Until now, researchers have thought that HIV first binds to cell-surface receptors, then fuses with the outer membrane and empties its contents, including the RNA the virus needs to replicate itself, into the cell, a process taking about 10 minutes.
The new work, published in Cell, suggests the story is more involved1. After it binds to cell-surface receptors, Melikyan's team has found, HIV is engulfed by membranous sacks called endosomes, in a process called endocytosis. The endosomes then sequester the virus away from the cell's cytoplasm for as long as 30 minutes to an hour. Then, the virus's outer coat fuses with the endosomal membrane, allowing the virus to dump its genetic material into the cytoplasm.

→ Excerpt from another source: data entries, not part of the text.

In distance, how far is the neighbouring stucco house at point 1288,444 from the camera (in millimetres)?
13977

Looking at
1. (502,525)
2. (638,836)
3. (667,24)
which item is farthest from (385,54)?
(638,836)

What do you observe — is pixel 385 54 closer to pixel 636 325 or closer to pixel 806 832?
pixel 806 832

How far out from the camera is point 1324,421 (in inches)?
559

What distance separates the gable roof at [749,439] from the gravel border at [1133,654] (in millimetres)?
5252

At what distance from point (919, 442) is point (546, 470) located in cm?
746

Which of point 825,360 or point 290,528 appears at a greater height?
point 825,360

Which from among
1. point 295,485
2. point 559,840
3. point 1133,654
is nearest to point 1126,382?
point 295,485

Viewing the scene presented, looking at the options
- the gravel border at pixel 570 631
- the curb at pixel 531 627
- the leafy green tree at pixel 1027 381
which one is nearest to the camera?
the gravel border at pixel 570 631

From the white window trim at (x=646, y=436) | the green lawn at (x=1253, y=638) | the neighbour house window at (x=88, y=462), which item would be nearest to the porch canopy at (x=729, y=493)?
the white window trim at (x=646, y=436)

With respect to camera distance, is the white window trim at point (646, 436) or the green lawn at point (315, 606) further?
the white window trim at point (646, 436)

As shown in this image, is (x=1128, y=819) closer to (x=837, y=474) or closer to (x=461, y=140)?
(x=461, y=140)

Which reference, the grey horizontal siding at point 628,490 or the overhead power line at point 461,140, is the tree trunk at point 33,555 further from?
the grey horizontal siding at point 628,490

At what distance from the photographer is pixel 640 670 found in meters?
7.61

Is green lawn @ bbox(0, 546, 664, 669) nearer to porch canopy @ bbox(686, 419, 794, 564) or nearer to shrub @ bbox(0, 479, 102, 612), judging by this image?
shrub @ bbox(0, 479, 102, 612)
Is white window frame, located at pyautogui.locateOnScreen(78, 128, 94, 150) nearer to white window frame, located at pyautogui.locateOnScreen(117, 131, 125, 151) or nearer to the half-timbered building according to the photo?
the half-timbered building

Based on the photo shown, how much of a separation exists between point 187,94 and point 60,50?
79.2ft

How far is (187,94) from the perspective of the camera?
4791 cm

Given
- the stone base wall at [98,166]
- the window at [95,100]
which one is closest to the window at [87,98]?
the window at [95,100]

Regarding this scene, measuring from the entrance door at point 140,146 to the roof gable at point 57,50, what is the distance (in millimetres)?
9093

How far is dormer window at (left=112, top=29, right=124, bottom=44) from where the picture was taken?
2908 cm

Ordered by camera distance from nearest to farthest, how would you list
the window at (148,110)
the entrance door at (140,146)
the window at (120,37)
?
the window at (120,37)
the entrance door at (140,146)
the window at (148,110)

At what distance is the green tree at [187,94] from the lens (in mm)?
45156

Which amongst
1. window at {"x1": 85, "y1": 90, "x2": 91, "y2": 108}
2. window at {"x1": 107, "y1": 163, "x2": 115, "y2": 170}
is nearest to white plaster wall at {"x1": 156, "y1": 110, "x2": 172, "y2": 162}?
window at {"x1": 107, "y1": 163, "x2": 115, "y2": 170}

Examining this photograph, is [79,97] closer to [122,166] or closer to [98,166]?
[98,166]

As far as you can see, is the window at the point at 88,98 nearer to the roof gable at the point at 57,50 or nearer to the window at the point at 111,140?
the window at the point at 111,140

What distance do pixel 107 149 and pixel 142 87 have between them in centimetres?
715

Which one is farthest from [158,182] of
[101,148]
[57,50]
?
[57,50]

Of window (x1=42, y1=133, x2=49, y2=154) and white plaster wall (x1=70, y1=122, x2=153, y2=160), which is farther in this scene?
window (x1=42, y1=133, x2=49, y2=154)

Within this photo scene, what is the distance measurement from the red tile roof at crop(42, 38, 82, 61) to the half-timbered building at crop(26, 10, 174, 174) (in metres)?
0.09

"The main discovery is this unexpected strong preference for endosomal fusion, which wasn't really appreciated," Milikyan says. His team spent years on the work that led to this new finding, he says.
The team studied how the virus responded to inhibitors that blocked binding at the cell surface and inside the cell. The team also tracked single HIV particles as they travelled through cells by labelling the virus's membrane and internal components with different dyes. This allowed them to track what happened to HIV's genetic content and outer coat as the virus travelled through the cell cytoplasm.

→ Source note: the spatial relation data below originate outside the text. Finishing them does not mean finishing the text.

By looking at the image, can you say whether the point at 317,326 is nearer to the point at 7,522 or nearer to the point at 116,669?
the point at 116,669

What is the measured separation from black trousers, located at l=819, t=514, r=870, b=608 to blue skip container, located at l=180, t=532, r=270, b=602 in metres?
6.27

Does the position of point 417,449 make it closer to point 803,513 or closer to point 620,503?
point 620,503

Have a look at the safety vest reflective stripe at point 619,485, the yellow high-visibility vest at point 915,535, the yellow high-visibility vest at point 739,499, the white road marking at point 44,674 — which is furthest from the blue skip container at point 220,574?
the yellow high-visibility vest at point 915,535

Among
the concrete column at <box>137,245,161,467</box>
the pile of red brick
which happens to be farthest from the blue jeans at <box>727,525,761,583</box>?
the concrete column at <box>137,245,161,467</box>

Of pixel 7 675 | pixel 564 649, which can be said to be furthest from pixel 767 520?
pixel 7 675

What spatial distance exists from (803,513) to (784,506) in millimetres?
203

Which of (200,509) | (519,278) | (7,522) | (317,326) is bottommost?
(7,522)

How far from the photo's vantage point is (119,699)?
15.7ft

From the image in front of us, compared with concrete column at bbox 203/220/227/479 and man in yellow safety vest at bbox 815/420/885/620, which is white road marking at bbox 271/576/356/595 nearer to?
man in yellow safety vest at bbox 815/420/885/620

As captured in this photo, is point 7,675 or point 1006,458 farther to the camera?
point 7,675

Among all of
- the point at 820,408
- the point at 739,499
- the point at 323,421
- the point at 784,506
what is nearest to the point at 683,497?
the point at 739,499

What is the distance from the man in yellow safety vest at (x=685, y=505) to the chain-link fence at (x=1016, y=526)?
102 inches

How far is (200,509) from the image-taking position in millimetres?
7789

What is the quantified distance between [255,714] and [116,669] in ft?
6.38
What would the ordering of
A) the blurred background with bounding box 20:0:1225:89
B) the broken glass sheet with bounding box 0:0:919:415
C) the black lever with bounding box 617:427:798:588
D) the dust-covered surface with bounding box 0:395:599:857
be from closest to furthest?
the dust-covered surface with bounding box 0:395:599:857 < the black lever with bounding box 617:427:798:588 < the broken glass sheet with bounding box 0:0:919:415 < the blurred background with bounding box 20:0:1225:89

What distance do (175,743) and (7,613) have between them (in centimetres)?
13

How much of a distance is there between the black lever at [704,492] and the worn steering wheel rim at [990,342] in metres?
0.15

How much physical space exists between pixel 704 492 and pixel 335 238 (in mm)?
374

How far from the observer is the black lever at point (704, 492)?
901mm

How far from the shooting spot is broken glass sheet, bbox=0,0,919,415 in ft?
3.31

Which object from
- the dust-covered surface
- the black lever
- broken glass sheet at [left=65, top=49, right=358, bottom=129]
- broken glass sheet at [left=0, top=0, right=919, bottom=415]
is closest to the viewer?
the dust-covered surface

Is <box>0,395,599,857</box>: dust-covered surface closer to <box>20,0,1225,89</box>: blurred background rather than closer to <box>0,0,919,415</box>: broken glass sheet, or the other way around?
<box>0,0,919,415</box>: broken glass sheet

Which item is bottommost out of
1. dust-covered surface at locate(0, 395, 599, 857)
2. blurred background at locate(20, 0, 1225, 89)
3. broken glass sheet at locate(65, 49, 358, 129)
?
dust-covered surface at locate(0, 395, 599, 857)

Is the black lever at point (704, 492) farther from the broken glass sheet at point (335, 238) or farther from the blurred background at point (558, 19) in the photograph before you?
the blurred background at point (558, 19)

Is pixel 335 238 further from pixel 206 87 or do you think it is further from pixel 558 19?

When the team blocked an enzyme called dynamin, which is involved in endocytosis, it stopped HIV infecting cells. That suggests the virus needs help from human proteins to complete its invasion of the cell, Melikyan says.
"This work definitely represents a paradigm shift of how HIV entry is viewed," said Yorgo Modis of Yale University, who was not involved with the work. "There are important implications for treatment of HIV using inhibitors of viral entry such as Fuzeon."
Fuzeon is the brand name of the drug enfuvirtide, sold by Swiss pharmaceutical company Roche. It belongs to a class of drugs called fusion or entry inhibitors, which are designed to prevent HIV from infecting cells by interfering with its ability to dock to cell-surface receptors.
Enfuvirtide, for instance, works by binding to an HIV protein, gp41, that penetrates cellular membranes. But the docking sites for enfuvirtide and other entry inhibitors are only exposed after HIV begins binding to cell-surface receptors, a process that forces the virus to change its shape slightly. If this binding process in fact happens inside endosomes, rather than on the cell's surface, it means that fusion inhibitors will work better if they can travel along with the virus into the endosome, Modis points out.
"The challenge will be to design new inhibitors that are able to bind weakly to the virus prior to endocytosis, and then bind tightly to conserved [parts of the virus] in the endosome" so preventing the virus fusing and releasing its deadly contents, Modis says.
Miyauchi, K., Kim, Y., Latinovic, O., Morozov, V. & Melikyan, G. B. Cell 137, 433–444 (2009).